So, in answer to why is there a comma in the sentence of your example:

 

It's similar to the commas used on either side of an appositive, which renames the noun right after the noun is used, or provides additional information about the noun. Think of it as a sort of written, "whispered aside" for clarification. The commas are used to make it clear that you are briefly interrupting the body of the sentence for a quick aside of clarifying or renaming.

 

 example of an appositive: "Susan, my mother, graduated from college in 1969."

 

The appositive is like a whispered aside of extra info to your listener. Here, the appositive is "my mother", which is "renaming" the subject Susan, or providing extra info about Susan. The commas of the appositive almost work like a visual picture of cupping you hands around your mouth when you get to the appositive and dropping your voice to a whisper to say "my mother", and then the taking your hands down and resuming the sentence at normal volume.

 

I picture it like a sort of condensed conversation that might have looked like this:

 

me = "Susan..."

my listener (puzzled expression, as they can't place who Susan is) =  :confused1:

me (cupping my mouth and whispering) = "You know -- Susan -- my mom."

my listener (expression clears, and nods, now knowing who I mean) =  :thumbup1:

me = "So, anyways, Susan graduated from college in 1969."

 

Similarly, with multi-word geographic locations, or multi-word dates, or two-word titles that go with a person's names, commas are used to off-set the two-word geographic location from the rest of the sentence to show that is an "aside" of additional information.

■ Data section:
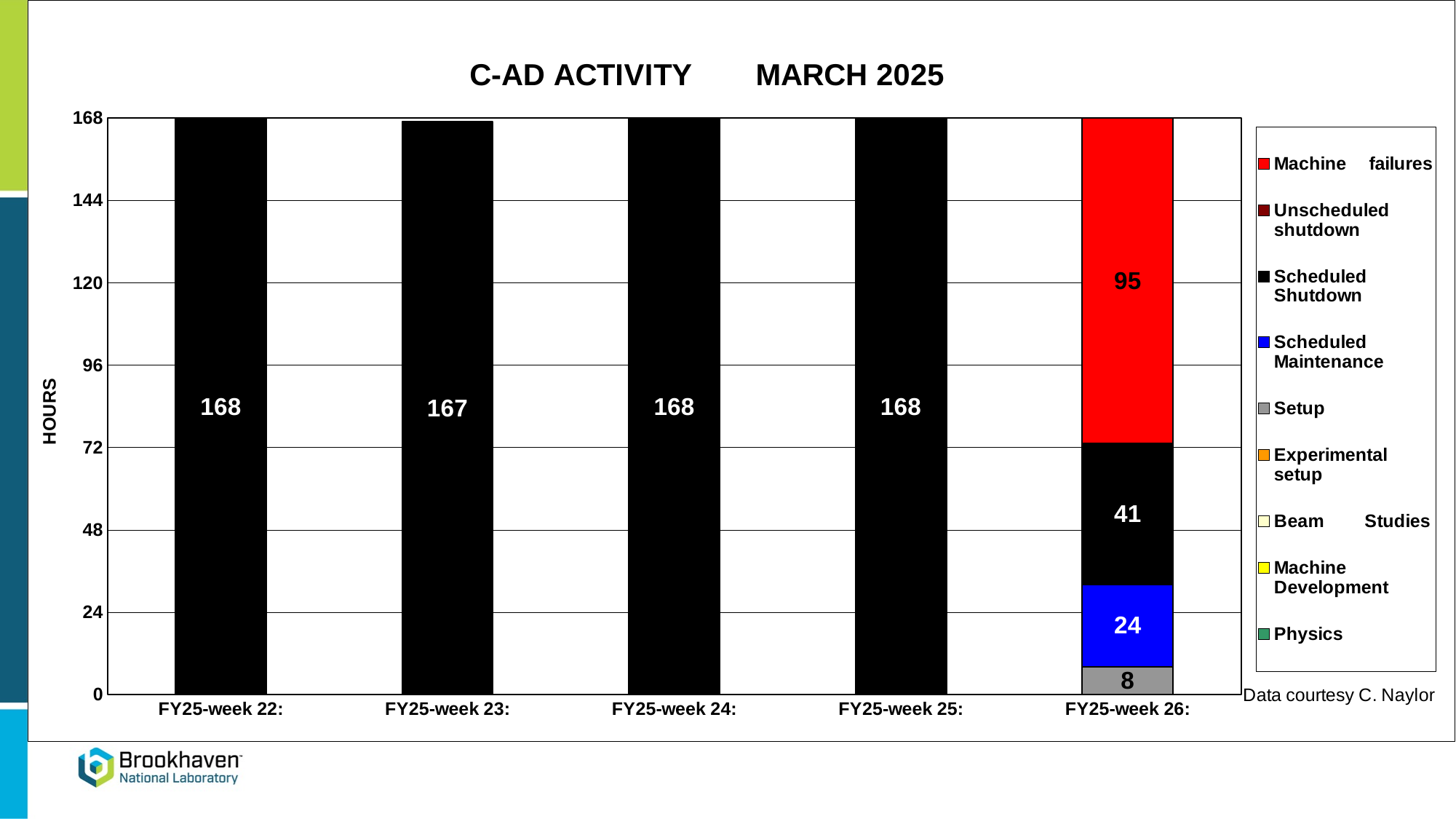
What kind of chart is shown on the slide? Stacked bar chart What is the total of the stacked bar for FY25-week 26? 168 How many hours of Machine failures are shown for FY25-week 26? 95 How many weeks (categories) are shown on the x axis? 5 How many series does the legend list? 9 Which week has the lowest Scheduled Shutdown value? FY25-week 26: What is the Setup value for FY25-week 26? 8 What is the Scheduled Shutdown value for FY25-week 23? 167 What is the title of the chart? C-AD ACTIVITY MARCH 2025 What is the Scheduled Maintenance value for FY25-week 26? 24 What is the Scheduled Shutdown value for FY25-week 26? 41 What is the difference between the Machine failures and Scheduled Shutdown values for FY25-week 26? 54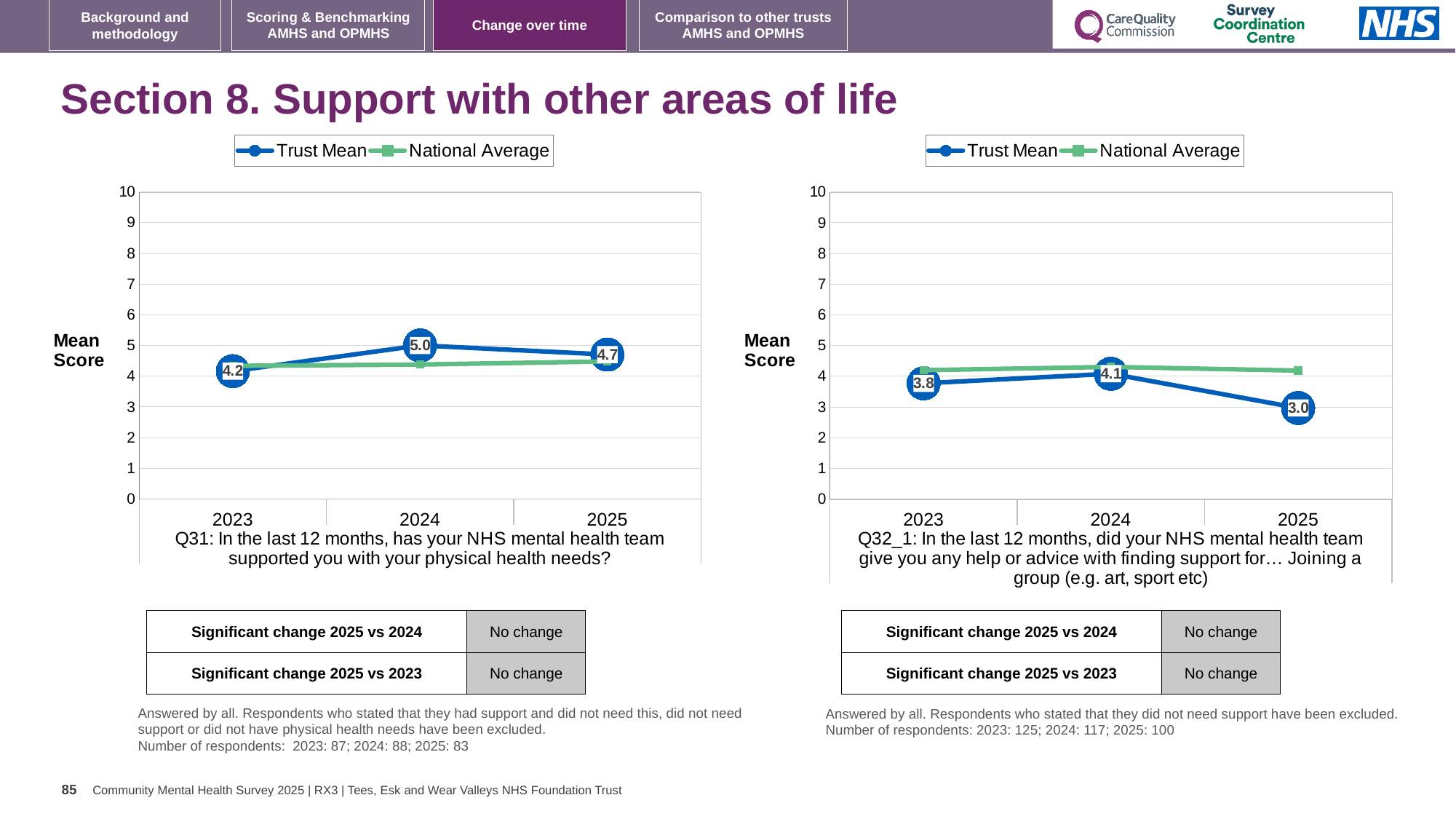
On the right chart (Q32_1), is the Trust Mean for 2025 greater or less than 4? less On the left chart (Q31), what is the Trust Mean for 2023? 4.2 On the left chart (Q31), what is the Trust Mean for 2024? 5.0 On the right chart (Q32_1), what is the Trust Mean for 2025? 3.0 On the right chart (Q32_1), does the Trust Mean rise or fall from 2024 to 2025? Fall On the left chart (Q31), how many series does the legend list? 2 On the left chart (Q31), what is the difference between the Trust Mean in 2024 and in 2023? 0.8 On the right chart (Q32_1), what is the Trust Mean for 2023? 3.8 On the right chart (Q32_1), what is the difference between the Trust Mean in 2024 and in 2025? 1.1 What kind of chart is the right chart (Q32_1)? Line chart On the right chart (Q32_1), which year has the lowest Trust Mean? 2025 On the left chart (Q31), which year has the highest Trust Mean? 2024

■ Assigned task 1: According to the final paragraph of the explanation of appositive commas, which kinds of multi-word items are set off by commas? List every one.
■ Assigned task 2: Pick up the explanation of appositive commas where it stops and continue writing it in the same voice.
The lines that come after the explanation of appositive commas have no connection to it.

■ Exercise output 1:
- Multi-word geographic locations
- Multi-word dates
- Two-word titles that go with a person's names

■ Exercise output 2:
 

So in your original example you are clarifying or specifying that it is the big city of Paris, France, in a foreign country -- and not the small town of Paris, Texas, which is in the same state as Dallas, Texas.

 

commas in a multi-word date example:

"Sunday, December 7, 1941, is a date that will live in infamy."

[so the first comma is the start of the aside of extra info to specify *which* Sunday -- a December 7th Sunday -- and the second comma is almost an aside within an aside to specify which year that particular December 7th was in -- and then the final comma completes the aside of additional specific information so that the sentence can continue]

 

commas in a multi-word title example:

"John Jacob Jingleheimer Schmidt, Jr., is his name."

[so the Jr. is off-set by commas as it it the extra clarifying info that this is not the original John Jacob, but it is the son (junior)]

 

 

Wishing you all the best as you finish up your Grammar adventures for the year! :) Warmest regards, Lori D.

 

 

Edited by Lori D.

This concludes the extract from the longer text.